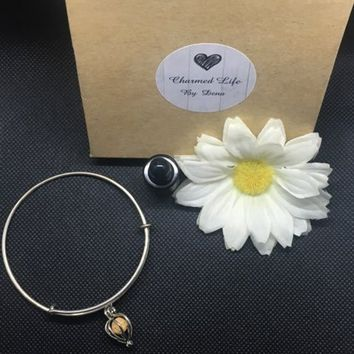 Oval Openwork Aromatherapy Bangle Essential Oil Jewelry +Free Oil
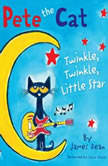 Pete the Cat: Twinkle, Twinkle, Little Star, James Dean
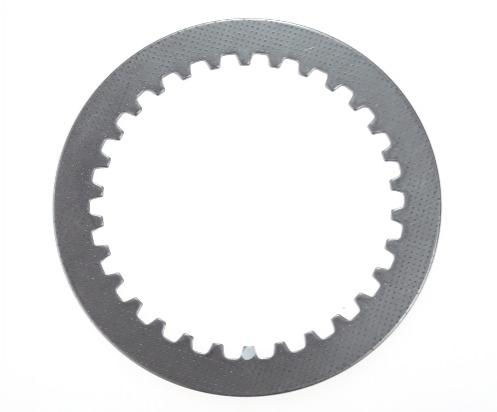Picture of Clutch Steel Plate - O.D. 142mm ID 114.5mm Thickness 2.00mm 30 Pegs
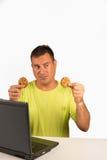 Reparing les biscuits Photos stock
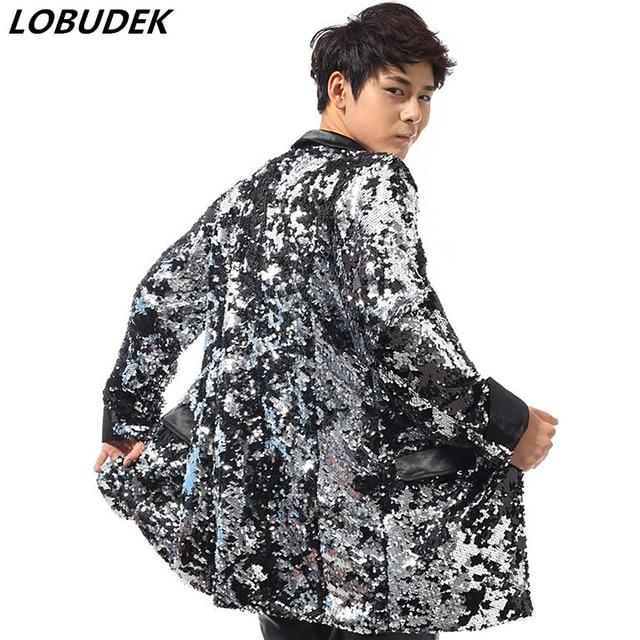 Sparkly Sequin long male Cloak Coat Bar Nightclub Rock singer Dancer DJ stage outfit Dance Costume Concert performance outerwear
++++++++++
• **TASK INSTRUCTIONS**: Would you give again exactly the lines from the line containing "Pete the Cat: Twinkle, Twinkle, Little" through the end of the listing, both ends included, without any pictures?

• **RESULT BELOW**:
 Pete the Cat: Twinkle, Twinkle, Little Star, James Dean
Picture of Clutch Steel Plate - O.D. 142mm ID 114.5mm Thickness 2.00mm 30 Pegs
 Reparing les biscuits Photos stock
 Sparkly Sequin long male Cloak Coat Bar Nightclub Rock singer Dancer DJ stage outfit Dance Costume Concert performance outerwear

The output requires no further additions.